We’re giving a shout-out to the young, the dedicated, the future of the ever-changing American medical industry. Learning medicine is no easy feat, and we want to help you get the best advice possible! Below you’ll find 3 different categories – the Obvious, the Traps, and the Trade Secrets. Take them to heart and mind – you’ll need both in your blossoming career.
No More Procrastination! Cramming like you did in undergrad is a bad idea. It doesn’t help you learn – and you must learn medicine to practice without serious liability risks. Even if you know the books backwards and forwards there are still major liability risks as a student! (Coverage for med students is available, and quite affordable).
Kill the distractions. You don’t need internet, email, text messages, Facebook alerts, the latest baseball score interrupting your obsessive inhalation of medical knowledge. What you do need? FOCUS. It will save you that temptation to engage in pesky cramming, or worse, the hallmark timewaster: the study group!
Study Groups. Nothing says escapism, interruption and learning avoidance like a good old fashioned get together to blaze through the books. Instead of spending the next 60+ chatting it up on the latest viral trend with your med school brethren, take that hour to knock out the parts you know you’re weak on. You can catch up on the crazes later.
The “Doctor” Image. You’re not a doctor yet, so don’t let your ego and desire for the future get the better of you. Be humble and study – don’t go to class in scrubs or a white coat. You’ll encourage your fellow students and, most scarily, professors to dislike you.
The Trade Secrets:
You May Be Young and Fresh, but the Material Is Not! Get your hands on old tests from your professors (and when you can, avoid taking a class from a new professor). He is only human, and has likely repeated many questions on his latest edition. Even if he changes the wording, the concepts are likely the same, and you’ll really hedge your bets to passing the tests.

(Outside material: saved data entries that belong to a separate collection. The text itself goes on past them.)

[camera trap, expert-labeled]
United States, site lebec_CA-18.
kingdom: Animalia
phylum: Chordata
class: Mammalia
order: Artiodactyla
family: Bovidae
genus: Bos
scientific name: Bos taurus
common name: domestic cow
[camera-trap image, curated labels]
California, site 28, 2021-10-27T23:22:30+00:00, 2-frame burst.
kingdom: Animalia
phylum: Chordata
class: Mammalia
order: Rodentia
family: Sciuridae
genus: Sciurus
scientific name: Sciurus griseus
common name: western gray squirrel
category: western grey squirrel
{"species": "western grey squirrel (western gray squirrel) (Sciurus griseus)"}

Expand Your Knowledge. Medicine is not just what’s in the textbook, it’s a constantly tested, growing and changing field. Medical blogs, journals and interesting topics will bring you together with your professors, classmates, and most importantly offer you “street smarts” (or scrub smarts). Studying real world applications for your work is a big priority for a future medical professional.
Be Prepared for Your Next Steps. The professional world will be upon you before you know it. Take the time to do your research and discover where you want to take your residency. Make the proper introductions and finally, make sure that you have all your paperwork covered. As a student, you must be covered with student professional liability insurance in the event of any mishaps in the practice where you complete your studies.
Good luck and remember, stay stress free! Your mental and physical health are important too!